#korupsikemenpora#imamnahrawi

Imam Nahrawi Harus Mengganti Uang Negara Rp18,1 Miliar

( kata)
Imam Nahrawi Harus Mengganti Uang Negara Rp18,1 Miliar
Mantan Menteri Pemuda dan Olahraga Imam Nahrawi. Antara/Puspa Perwitasari

Jakarta (Lampost.co) -- Majelis hakim Pengadilan Tindak Pidana Korupsi (Tipikor) Jakarta menjatuhkan hukuman tambahan terhadap mantan Menteri Pemuda dan Olahraga (Menpora) Imam Nahrawi. Imam diharuskan membayar uang pengganti kepada negara.

"Menjatuhkan pidana tambahan kepada terdakwa berupa membayar uang pengganti kepada negara sejumlah Rp18.154.203.882," kata Ketua Majelis Hakim Rosmina di Pengadilan Tipikor, Jalan Bungur Raya, Kemayoran, Jakarta Pusat, Senin, 29 Juni 2020.

Uang tersebut mesti dibayarkan Imam satu bulan setelah putusan berkekuatan hukum tetap. Jika tidak mampu, harta benda Imam akan disita negara untuk dilelang.

"Bila harta benda tidak mencukupi, dipidana penjara selama dua tahun," ujarnya.

Imam divonis tujuh tahun penjara serta denda Rp400 juta subsider tiga bulan kurungan. Imam Nahrawi terbukti menerima suap Rp11,5 miliar dari Sekretaris Jenderal Komite Olahraga Nasional Indonesia (KONI) Ending Fuad Hamidy dan Bendahara KONI Johny E Awuy. Uang itu diserahkan kepada Imam secara bertahap.

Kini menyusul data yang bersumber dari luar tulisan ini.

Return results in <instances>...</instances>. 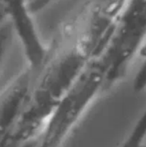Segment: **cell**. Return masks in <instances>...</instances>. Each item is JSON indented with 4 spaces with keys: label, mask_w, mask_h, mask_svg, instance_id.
<instances>
[{
    "label": "cell",
    "mask_w": 146,
    "mask_h": 147,
    "mask_svg": "<svg viewBox=\"0 0 146 147\" xmlns=\"http://www.w3.org/2000/svg\"><path fill=\"white\" fill-rule=\"evenodd\" d=\"M56 0H26V3H27L29 12L34 16L38 12L47 8L50 4H52Z\"/></svg>",
    "instance_id": "cell-2"
},
{
    "label": "cell",
    "mask_w": 146,
    "mask_h": 147,
    "mask_svg": "<svg viewBox=\"0 0 146 147\" xmlns=\"http://www.w3.org/2000/svg\"><path fill=\"white\" fill-rule=\"evenodd\" d=\"M130 0H83L62 21L49 44L69 51L86 66L103 53Z\"/></svg>",
    "instance_id": "cell-1"
}]
</instances>
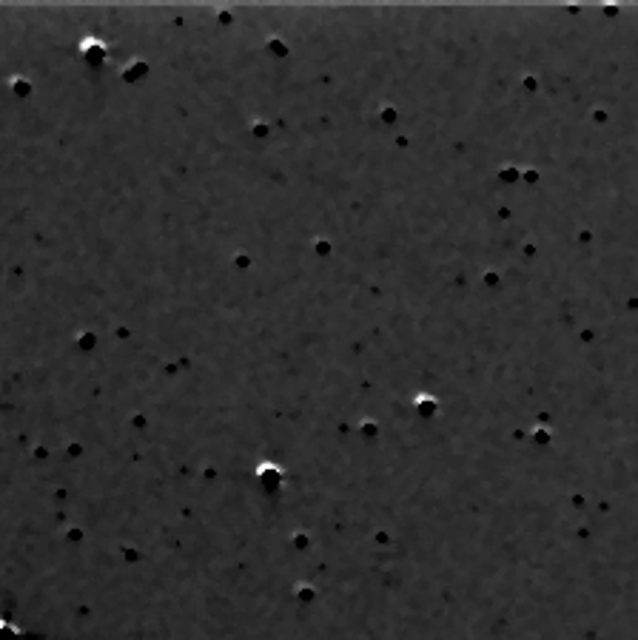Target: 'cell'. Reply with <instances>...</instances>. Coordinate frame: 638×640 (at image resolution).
Returning a JSON list of instances; mask_svg holds the SVG:
<instances>
[{
  "label": "cell",
  "mask_w": 638,
  "mask_h": 640,
  "mask_svg": "<svg viewBox=\"0 0 638 640\" xmlns=\"http://www.w3.org/2000/svg\"><path fill=\"white\" fill-rule=\"evenodd\" d=\"M0 640H26V632L12 618H0Z\"/></svg>",
  "instance_id": "6da1fadb"
}]
</instances>
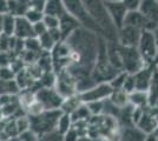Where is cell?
<instances>
[{
	"label": "cell",
	"mask_w": 158,
	"mask_h": 141,
	"mask_svg": "<svg viewBox=\"0 0 158 141\" xmlns=\"http://www.w3.org/2000/svg\"><path fill=\"white\" fill-rule=\"evenodd\" d=\"M89 15L100 28L103 37L109 41L117 42V28L112 24L104 0H81Z\"/></svg>",
	"instance_id": "cell-1"
},
{
	"label": "cell",
	"mask_w": 158,
	"mask_h": 141,
	"mask_svg": "<svg viewBox=\"0 0 158 141\" xmlns=\"http://www.w3.org/2000/svg\"><path fill=\"white\" fill-rule=\"evenodd\" d=\"M60 114H61L60 109H52V111H43L35 115H27L30 120V129L33 131L38 136L53 132L56 131Z\"/></svg>",
	"instance_id": "cell-2"
},
{
	"label": "cell",
	"mask_w": 158,
	"mask_h": 141,
	"mask_svg": "<svg viewBox=\"0 0 158 141\" xmlns=\"http://www.w3.org/2000/svg\"><path fill=\"white\" fill-rule=\"evenodd\" d=\"M61 1H63V5L65 7L66 12L70 15H72L73 18L80 24V26L103 37L100 28L94 24V21L89 15L81 0H61Z\"/></svg>",
	"instance_id": "cell-3"
},
{
	"label": "cell",
	"mask_w": 158,
	"mask_h": 141,
	"mask_svg": "<svg viewBox=\"0 0 158 141\" xmlns=\"http://www.w3.org/2000/svg\"><path fill=\"white\" fill-rule=\"evenodd\" d=\"M118 55L122 71L126 72L127 74H135L146 66L137 47H124L118 44Z\"/></svg>",
	"instance_id": "cell-4"
},
{
	"label": "cell",
	"mask_w": 158,
	"mask_h": 141,
	"mask_svg": "<svg viewBox=\"0 0 158 141\" xmlns=\"http://www.w3.org/2000/svg\"><path fill=\"white\" fill-rule=\"evenodd\" d=\"M137 49L146 66H149V64L156 59L158 53V42L153 31H142Z\"/></svg>",
	"instance_id": "cell-5"
},
{
	"label": "cell",
	"mask_w": 158,
	"mask_h": 141,
	"mask_svg": "<svg viewBox=\"0 0 158 141\" xmlns=\"http://www.w3.org/2000/svg\"><path fill=\"white\" fill-rule=\"evenodd\" d=\"M35 101L44 111L60 109L64 98L60 95L54 87H40L34 91Z\"/></svg>",
	"instance_id": "cell-6"
},
{
	"label": "cell",
	"mask_w": 158,
	"mask_h": 141,
	"mask_svg": "<svg viewBox=\"0 0 158 141\" xmlns=\"http://www.w3.org/2000/svg\"><path fill=\"white\" fill-rule=\"evenodd\" d=\"M53 87L65 99L77 94V80L73 74L67 68H65L57 73Z\"/></svg>",
	"instance_id": "cell-7"
},
{
	"label": "cell",
	"mask_w": 158,
	"mask_h": 141,
	"mask_svg": "<svg viewBox=\"0 0 158 141\" xmlns=\"http://www.w3.org/2000/svg\"><path fill=\"white\" fill-rule=\"evenodd\" d=\"M112 91L113 89L109 82H98L89 89L77 94L83 104H87V102H92V101H104L109 99Z\"/></svg>",
	"instance_id": "cell-8"
},
{
	"label": "cell",
	"mask_w": 158,
	"mask_h": 141,
	"mask_svg": "<svg viewBox=\"0 0 158 141\" xmlns=\"http://www.w3.org/2000/svg\"><path fill=\"white\" fill-rule=\"evenodd\" d=\"M138 11L144 19V29L155 31L158 27V2L156 0H143Z\"/></svg>",
	"instance_id": "cell-9"
},
{
	"label": "cell",
	"mask_w": 158,
	"mask_h": 141,
	"mask_svg": "<svg viewBox=\"0 0 158 141\" xmlns=\"http://www.w3.org/2000/svg\"><path fill=\"white\" fill-rule=\"evenodd\" d=\"M105 1V0H104ZM105 7L107 10L109 17L111 19L112 24L118 31L120 27L124 25V20L127 14V8L123 4V1H105Z\"/></svg>",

Suap itu diberikan untuk mempercepat proses persetujuan dan pencairan bantuan dana hibah yang diajukan KONI kepada Kemenpora untuk tahun kegiatan 2018.

Berita terkait: Mantan Menpora Imam Nahrawi Divonis 7 Tahun Penjara

Hibah tersebut dimanfaatkan untuk beberapa kegiatan. Di antaranya, pengawasan dan pendampingan program peningkatan prestasi pada multi-event Asian Games 2018 dan Asian Para Games 2018.

Imam juga terbukti menerima gratifikasi Rp8,34 miliar dari sejumlah pejabat Kemenpora dan KONI. Fulus itu diterima melalui asisten pribadi Imam, Miftahul Ulum.

Penerimaan uang itu dilakukan sejak 2015 hingga 2018. Uang-uang tersebut tidak dilaporkan Imam sampai batas waktu 30 hari sejak diterimanya, sebagaimana diatur dalam Pasal 12C Undang-Undang Tindak Pidana Korupsi.

Imam dinyatakan terbukti menerima suap dan melanggar Pasal 12 huruf a jo Pasal 18 Undang-Undang Nomor 31 Tahun 1999 sebagaimana telah diubah dengan Undang-Undang Nomor 20 Tahun 2001 tentang Pemberantasan Tindak Pidana Korupsi jo Pasal 55 Ayat (1) ke-1 KUHP jo Pasal 64 Ayat (1) KUHP sebagaimana dakwaan kesatu alternatif pertama.

Sedangkan dalam perkara gratifikasi, Imam dianggap melanggar Pasal 12B Ayat (1) jo Pasal 18 Undang-Undang Nomor 31 Tahun 1999 sebagaimana telah diubah dengan Undang-Undang Nomor 20 Tahun 2001 tentang Pemberantasan Tindak Pidana Korupsi jo Pasal 55 Ayat (1) ke-1 KUHP jo Pasal 65 Ayat (1) KUHP sebagaimana dakwaan kedua.